Oppenheimer, önümüzdeki günlerde tüm Oscar’ları toplayacak film. Bunu hak etti mi yeterince emin değilim. Bence Oppenheimer bahsedildiği kadar iyi bir film olmamış. İlk olarak belirtmek istediğim şey filmi izlerken bir ara uykuya daldım. Bu filmin akışı yavaş olduğu için değil bilakis hızından dolayıydı. Filmin içinde çok fazla diyalog var fakat bu diyaloglar genelde bilim adamları arasında geçen işe odaklı söylemler. Film kurmacalığı değil de biyografik taraflar ağır basıyor. Bu benim seyir zevkimi düşürdü bu yüzden bazı yerlerde filmden koptuğumu hissettim. Tam tersi sizin için daha bağlanacak bir durum olabilir. Bilimsel, fizik, matematik ya da temel konumuz olan atomla ilgili konular yeterince anlaşılır düzeydeydi. Bunları anlatırken daha anlaşılır olmuşlar fakat yine de çok olması sebebiyle ben de etkileyicilik oluşturmadı. Hikayedeki zamansal kırılmaları sevdim ama bu olay başta çok karışıktı filmin içine uzunca bir süre giremedim.

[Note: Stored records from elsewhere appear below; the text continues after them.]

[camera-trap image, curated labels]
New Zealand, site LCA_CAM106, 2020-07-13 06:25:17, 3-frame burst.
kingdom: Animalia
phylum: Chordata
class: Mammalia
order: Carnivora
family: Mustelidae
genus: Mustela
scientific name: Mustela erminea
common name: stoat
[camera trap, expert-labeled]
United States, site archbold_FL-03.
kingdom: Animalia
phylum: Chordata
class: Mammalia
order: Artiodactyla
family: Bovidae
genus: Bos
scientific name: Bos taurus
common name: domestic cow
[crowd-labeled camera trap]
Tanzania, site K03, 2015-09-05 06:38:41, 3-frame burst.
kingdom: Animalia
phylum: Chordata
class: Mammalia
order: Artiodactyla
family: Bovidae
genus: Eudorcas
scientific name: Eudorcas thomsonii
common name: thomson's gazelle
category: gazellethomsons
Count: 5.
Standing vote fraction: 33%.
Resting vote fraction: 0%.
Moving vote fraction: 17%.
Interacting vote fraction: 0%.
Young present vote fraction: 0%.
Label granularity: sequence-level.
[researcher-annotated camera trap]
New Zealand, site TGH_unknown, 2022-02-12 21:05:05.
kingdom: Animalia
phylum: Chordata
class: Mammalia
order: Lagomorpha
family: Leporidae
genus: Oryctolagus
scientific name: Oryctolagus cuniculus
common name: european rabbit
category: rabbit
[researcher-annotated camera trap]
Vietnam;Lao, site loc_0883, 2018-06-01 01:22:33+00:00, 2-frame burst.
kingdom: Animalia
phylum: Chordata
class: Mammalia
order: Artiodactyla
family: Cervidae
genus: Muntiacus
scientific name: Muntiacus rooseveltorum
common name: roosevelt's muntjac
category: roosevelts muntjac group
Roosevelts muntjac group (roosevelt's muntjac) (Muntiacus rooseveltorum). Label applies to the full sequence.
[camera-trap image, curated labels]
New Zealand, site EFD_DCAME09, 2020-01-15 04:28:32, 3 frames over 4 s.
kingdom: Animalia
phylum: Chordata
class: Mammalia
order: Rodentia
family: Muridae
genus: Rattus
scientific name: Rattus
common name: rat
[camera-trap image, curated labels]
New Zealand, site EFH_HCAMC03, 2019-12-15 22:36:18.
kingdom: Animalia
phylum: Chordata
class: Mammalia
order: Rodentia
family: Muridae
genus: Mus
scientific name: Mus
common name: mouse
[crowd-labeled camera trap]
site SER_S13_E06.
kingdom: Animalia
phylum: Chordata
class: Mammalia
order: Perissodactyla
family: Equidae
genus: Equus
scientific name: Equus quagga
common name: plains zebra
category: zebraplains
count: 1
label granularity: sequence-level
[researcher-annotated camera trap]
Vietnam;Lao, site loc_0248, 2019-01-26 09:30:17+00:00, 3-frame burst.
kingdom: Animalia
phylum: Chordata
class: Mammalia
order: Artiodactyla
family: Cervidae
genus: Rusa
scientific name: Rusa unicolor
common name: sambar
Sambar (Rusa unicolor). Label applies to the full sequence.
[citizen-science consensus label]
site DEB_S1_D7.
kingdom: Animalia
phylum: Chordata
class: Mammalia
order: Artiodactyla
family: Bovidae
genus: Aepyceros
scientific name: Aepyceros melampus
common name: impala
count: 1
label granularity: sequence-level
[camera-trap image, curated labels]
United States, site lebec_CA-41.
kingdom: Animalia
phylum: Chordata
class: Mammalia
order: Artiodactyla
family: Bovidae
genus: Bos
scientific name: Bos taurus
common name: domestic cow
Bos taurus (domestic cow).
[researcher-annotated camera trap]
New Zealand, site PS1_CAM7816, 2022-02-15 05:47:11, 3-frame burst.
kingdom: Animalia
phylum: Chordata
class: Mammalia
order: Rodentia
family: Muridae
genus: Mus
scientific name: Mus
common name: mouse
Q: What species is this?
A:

Film daha çok atomun biyografi kısmına çok odaklanmıştı bence baş karakterimizin bile duygu dünyasına giremedik. Openheimer’ın iş dışı hayatını görmemize rağmen orada yaşanan olaylar da derinlikli anlatılmıyor çok üstün körü ve duygusuz kalıyor. Jean’la olan ilişkisi bana hiç geçmedi. Hikayeye de tam olarak nerde bir katkı verdi anlamadım. Filmin en güzel sahnesi şüphesiz atom bombasının denenmesi sahnesiydi. Yapılan her şey çok gerçekçi hissettirdi. İkinci yarı sadece Strauss’un ihaneti üzerinde dönmeye başladı.

Pişmanlık konusunu havada bırakmak yerine bir yere bağlamalarını isterdim çünkü böylesine büyük can kaybının olduğu bir olayda insancıl bakış açısını görmeyi seviyorum ama tabi ki biyografi filmi olduğu için anlayabiliyorum. Reklamı iyi yapıldı, Nolan yönetti, filmde kime baksan mükemmel oyuncular fakat bu bahsedildiği kadar iyi bir film değil. Teknik açıları dışarda bırakarak yapıyorum bu yorumu. Tüm Oscarları toplayacağı için biraz üzgünüm. 10 üzerinde 6 verebilirim.